▶ Source document:

┄┄┄┄┄┄┄┄┄┄

U-substitution is one of the more common methods of integration. It allows us to find the anti-derivative of fairly complex functions that simpler tricks wouldn’t help us with. The best way to think of u-substitution is that **its job is to undo the chain rule**.

That’s all we’re really doing.

It’s not too complicated when you think of it that way. Although, the execution isn’t always that simple. **But I’ll show you 6 simple steps that will help you solve any u-substitution problem!**

## 1. Picking our *u*

A u-substitution problem will start out similarly to an integration by parts problem. With any u-substitution problem the first thing you will need to do is decide what piece of the function you will call *u*. This is the most important piece of the process, and really the only part where there are options to choose from. However, there’s a simple trick to make sure you’re selecting the *u* correctly.

When deciding which part of your function to call *u*, you will want to look for **a piece of your function that you can see that piece’s derivative somewhere else in the function**. That sounds a little strange, but let me give you an example.

Say we have some function like \(f(x)=x(x^2+5)^3\). We want to look for a small piece of this function that also has its own derivative somewhere else in the function.

So we might say \(u=x^2+5\) because the derivative of \(x^2+5\) is just *2x*. Notice, our function contains an *x*, not a *2x*, but** it’s fine if the derivative differs by a constant** like this. It’s easy to deal with the constant here, but it’s important that it’s an *x* term.

#### A quick note on substitution

Choosing the correct *u* in these problems is the most challenging part. It’s not always simple to see what the *u* should be, so it’s important to be willing to try different things and see what happens.

┄┄┄┄┄┄┄┄┄┄

▶ Input data:
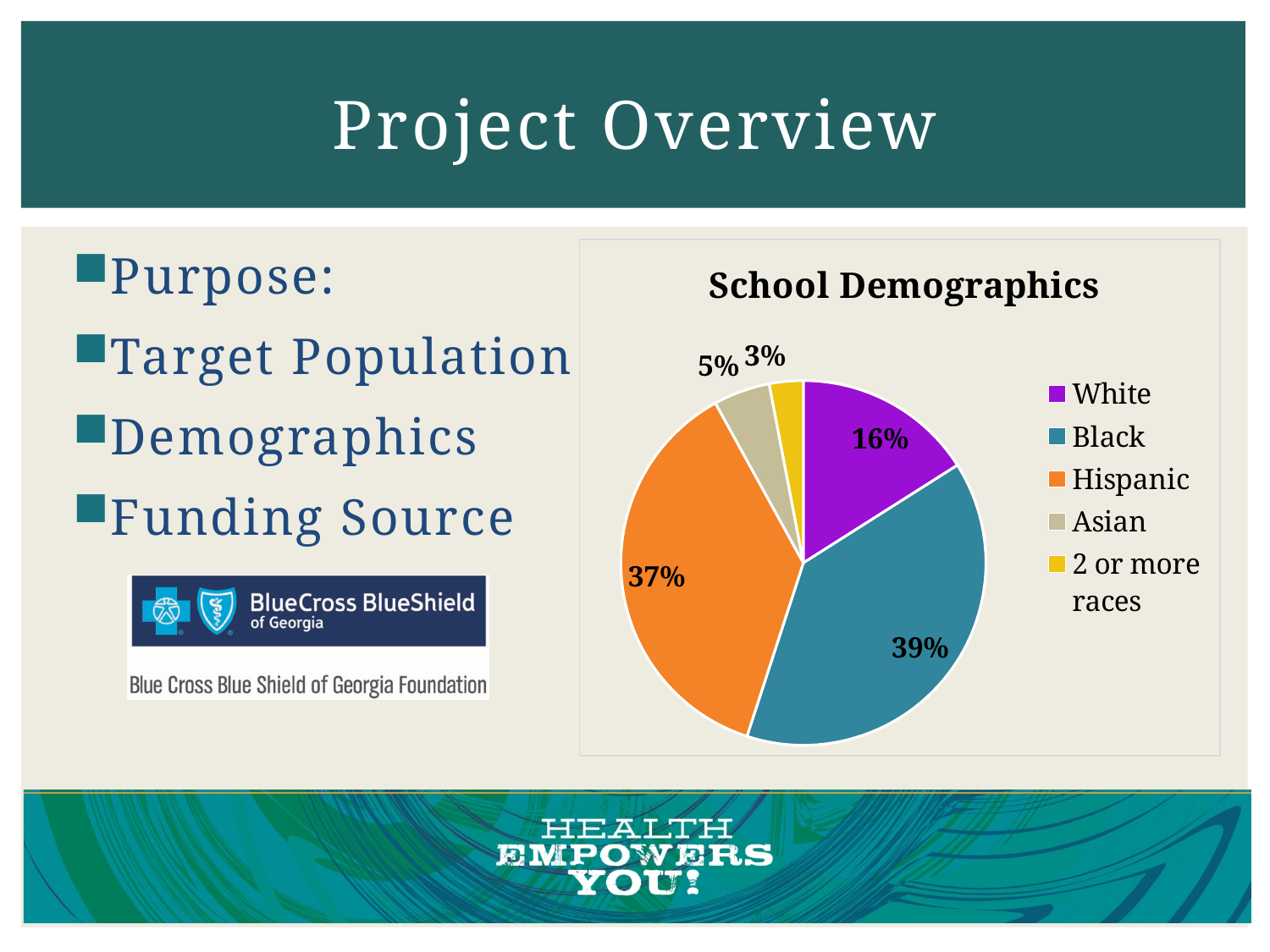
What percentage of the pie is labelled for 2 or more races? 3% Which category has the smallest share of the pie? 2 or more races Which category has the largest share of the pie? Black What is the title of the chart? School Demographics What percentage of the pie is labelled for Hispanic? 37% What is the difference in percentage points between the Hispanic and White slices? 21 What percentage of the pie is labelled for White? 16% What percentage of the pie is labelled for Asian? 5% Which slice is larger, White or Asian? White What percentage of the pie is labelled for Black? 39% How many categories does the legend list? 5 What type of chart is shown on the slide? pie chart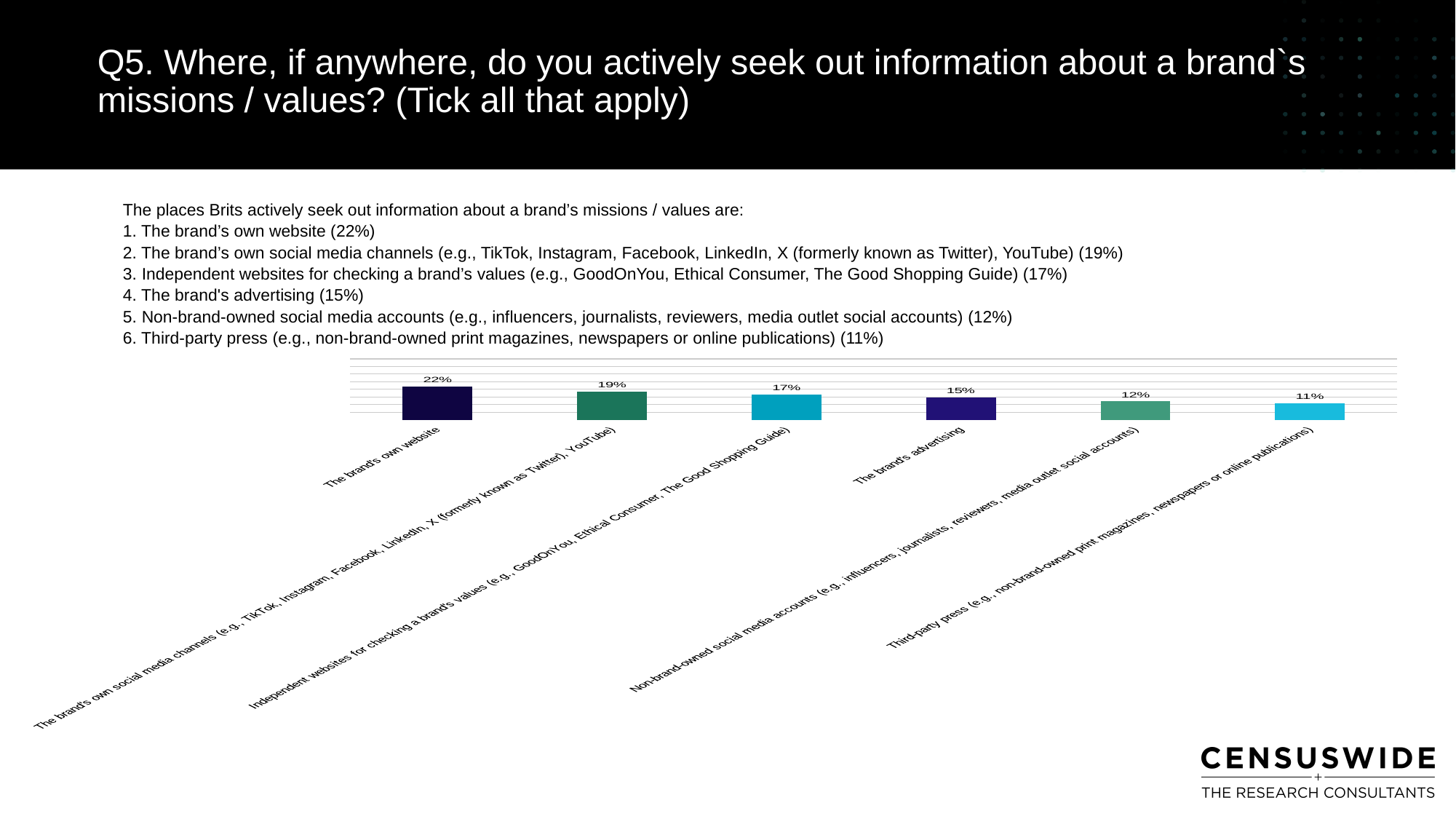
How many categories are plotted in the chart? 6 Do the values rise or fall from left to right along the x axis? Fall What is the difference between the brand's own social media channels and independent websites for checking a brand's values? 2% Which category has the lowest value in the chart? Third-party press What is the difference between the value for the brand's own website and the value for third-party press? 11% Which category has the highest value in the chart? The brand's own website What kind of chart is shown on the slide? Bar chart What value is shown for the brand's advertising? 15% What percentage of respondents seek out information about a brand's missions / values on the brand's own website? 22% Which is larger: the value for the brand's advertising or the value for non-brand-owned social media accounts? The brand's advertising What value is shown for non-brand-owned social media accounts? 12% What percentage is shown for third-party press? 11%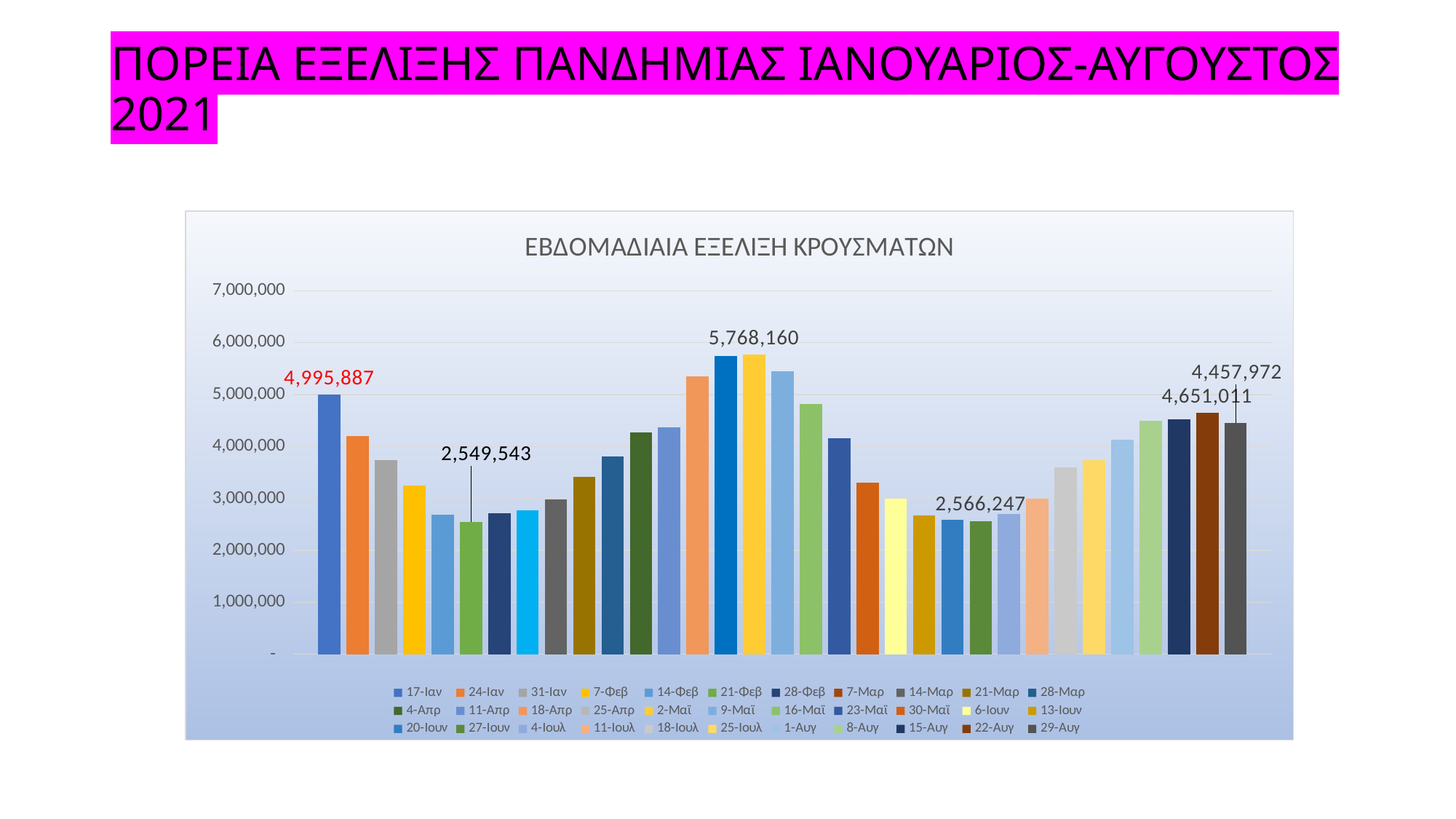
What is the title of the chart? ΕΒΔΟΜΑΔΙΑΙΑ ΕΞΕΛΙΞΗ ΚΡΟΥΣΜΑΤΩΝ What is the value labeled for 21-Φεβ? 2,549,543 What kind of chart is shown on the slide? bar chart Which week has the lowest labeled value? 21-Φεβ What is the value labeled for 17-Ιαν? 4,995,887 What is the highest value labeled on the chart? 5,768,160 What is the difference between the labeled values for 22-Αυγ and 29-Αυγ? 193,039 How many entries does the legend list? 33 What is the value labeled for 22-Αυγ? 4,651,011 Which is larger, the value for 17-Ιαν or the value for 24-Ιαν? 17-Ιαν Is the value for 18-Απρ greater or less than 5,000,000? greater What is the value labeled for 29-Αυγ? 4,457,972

┄┄┄┄┄┄┄┄┄┄

▶ Exercise tasks:
1) Swap "function" for "expression" in the u-substitution tutorial, and give that passage again, starting at "That’s all we’re" and ending at "you an example.".
2) Write the next part of the u-substitution tutorial, picking up after its final sentence.
The material has no role in this work.

▶ Results:
1)
That’s all we’re really doing.

It’s not too complicated when you think of it that way. Although, the execution isn’t always that simple. **But I’ll show you 6 simple steps that will help you solve any u-substitution problem!**

## 1. Picking our *u*

A u-substitution problem will start out similarly to an integration by parts problem. With any u-substitution problem the first thing you will need to do is decide what piece of the expression you will call *u*. This is the most important piece of the process, and really the only part where there are options to choose from. However, there’s a simple trick to make sure you’re selecting the *u* correctly.

When deciding which part of your expression to call *u*, you will want to look for **a piece of your expression that you can see that piece’s derivative somewhere else in the expression**. That sounds a little strange, but let me give you an example.

2)
**You may end up needing to pick a ****u**** to go a few steps into the problem and realize it won’t work, then go back and pick another ****u****.** I know this process can be frustrating at times, we’ve all been there, but sometimes trial and error is required in learning new math concepts. So I urge you to stay persistent and keep picking different parts of the function for *u*.

If you try calling every possible piece of the function u, and work through the next few steps only to find that none of them will work, you likely need to either use some uncommon trick or find the derivative using another method besides u-substitution. I will get into some of the uncommon tricks in a later post.

## 2. Finding *du*

Once you have decided which piece of your function will be *u*, you then need to calculate *du*. This should be fairly simple.

All you have to do to find *du* is take the derivative of *u* then multiply it all by *dx*. This will sometimes require the use of the chain rule, product rule, or quotient rule, but usually you will just need the power rule.

Let’s think back to our previous example, finding the antiderivative of \(y=x(x^2+5)^3\). Remember, we decided that we would use \(u=x^2+5\). Therefore, to find *du* we should take it’s derivative and multiply by *dx*. This means if

$$u=x^2+5, \ then$$

$$du=2x \ dx.$$

## 3. Solve for *dx*

Now we have determined which part of our function we will call *u* and we found *du*. However, what we really want is to find *dx*. This will be easier to work with when we do our substitution into the original function.

All we need to do to find *dx *is take our equation for *du *and isolate the *dx*. In this example, this will be very easy.

$$du=2x \ dx$$

$$\frac{du}{2x}=dx$$

## 4. Substitute back into the original function

Going back to the function we are trying to find the antiderivative of, we will first write this in integral form.

$$\int x(x^2+5)^3 dx$$

Now we just need to **substitute our ****u**** and ****dx**** back into this integral**. This requires replacing the \(x^2+5\) with *u*, and replacing *dx *with \(\frac{du}{2x}\). This gives us

$$\int x(u)^3 \frac{du}{2x}$$

After making **these two substitutions** we should be able to do some simplifying that will cancel out any remaining *x*‘s. Simplifying this integral should leave us with

$$\int \frac{1}{2}u^3 du.$$

And since we can pull constants out of an integral, this can also be written as

$$\frac{1}{2} \int u^3 du.$$

## 5. Integrate with respect to *u*

Looking at the above integral, we can see that we no longer have an *x *in the problem. We have rewritten everything in terms of *u*. Since our integral contains only *u *and *du*, instead of *x *and *dx*, we can integrate with respect to *u*. This simply means that we are taking the antiderivative of the function \(g(u)=u^3\) where *u *is our variable.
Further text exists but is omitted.